I'm going to be running a Lake to Lake route this Saturday (6/27/2020) hoping to set an FKT for the Lake to Lake route and establish more of an official route from Superior to Michigan using a combination or roads and the Bay de Noc trail. Since I'll complete the Bay de Noc as part of my run, I'll also attempt an FKT of the standard trail only route. The entire run will be supported. (Andy Averill)

I may attempt the 39+mile point to point from north to south on Friday, December 3rd, 2021, unsupported.  Weather and snow depth at the beginning being the main reasons I might call it off. I have the gpx from this site loaded into Gaia.  Planning to record on Strava and Apple Watch as a backup.  I hope to leave early and have it done by nightfall.  I’ve got someone picking me up at the southern trailhead, so if I’m too far behind schedule with no cell service, I figure I’ll cut to the Rapid River Truck Trail to finish and wait till next fall. 

 

 

 

 

Planning on going full lake to lake, south to north tomorrow (Sunday June 26, 2022).  I will be supported. This is mainly part of my training for a 100 in the fall.  Focus will be on 100mile pacing and nutrition. As such, I don’t expect to beat the current FKT, but here’s me throwing my hat in the ring just in case I feel amazing and conditions are perfect. 

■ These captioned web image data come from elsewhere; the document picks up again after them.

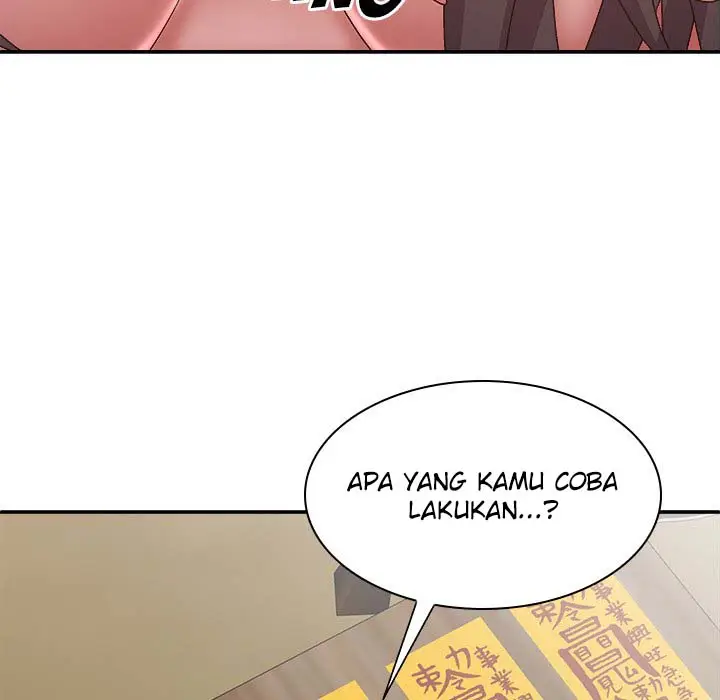image-komik-spirit-possession-chapter-27-51/157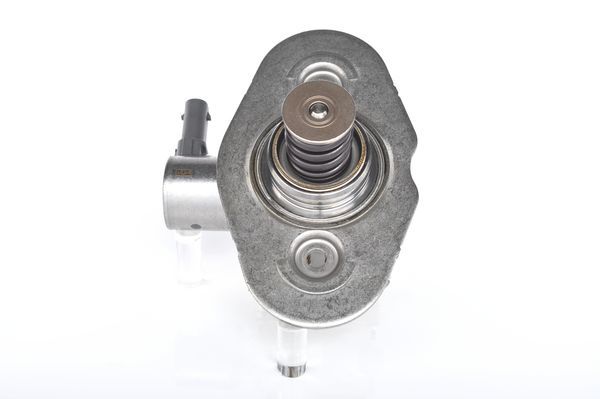 BOSCH 0261520281 Yüksek Basınç Pompası BMW 13518604229 - . Görsel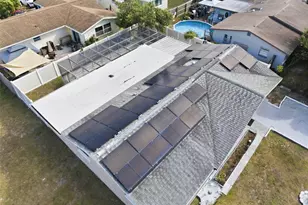 4904 Elmwood St, New Port Richey, FL 34653 - Photo 55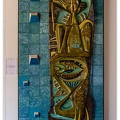 Musee-national-des-azulejos DSC 0179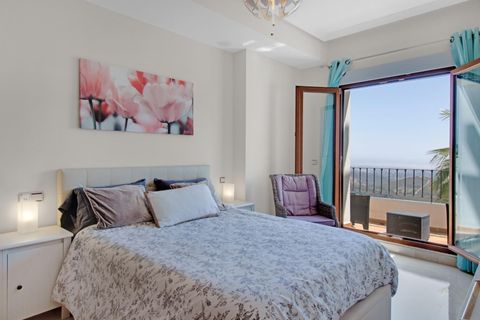 Villa a Benahavis, Malaga, Benahavis - € 985.000 | Ref: EXP07245/8930 - foto 33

Trail Report: Successful lake to lake crossing. Since my main goals were: training, 50+miles, and a lake to lake crossing in under 12hrs (and since I was not in danger of beating the prior record), I took Tower Road (or what becomes Tower Road further north) around mile 36, taking a more direct route and swapping the last 8 or 9 miles of trail on the north end for 6 miles of sandy dirt road.  This resulted in a 50.5 mile run from Rapid River boat launch to AuTrain Beach. All in all, it was about half single track and a quarter each of forest road and pavement. 
 

The 32 miles of the “trail proper” that I ran was surprisingly clear of downed trees despite recent weather.  Very little mud. Relatively flat, which I knew from my winter run.  Lots of ferns, and when they were knocked down from horses on the southern end they kept catching above the tongue of my shoe and tore up my lower shin pretty good (wear long socks).  The trail is mostly sand the entire way. It varies in width and firmness, from narrow & deep singletrack, to loose beach sand, to well-packed forest roads you could drive a large truck on. Prepare for bugs. This was by far the major factor. The mosquitoes helped with pacing, as they can’t keep up under a 13:00 mile. Horseflies were rare, and thankfully the deer flies took turns trying to feast on me, but it was a battle waged for probably half of the run overall. If the breeze stops at the same time that you do, the pack of mosquitos catches up and hits like someone tossed a little handful of sand at you.  Trail was empty the entire way. Horse tracks were the only traffic I noted.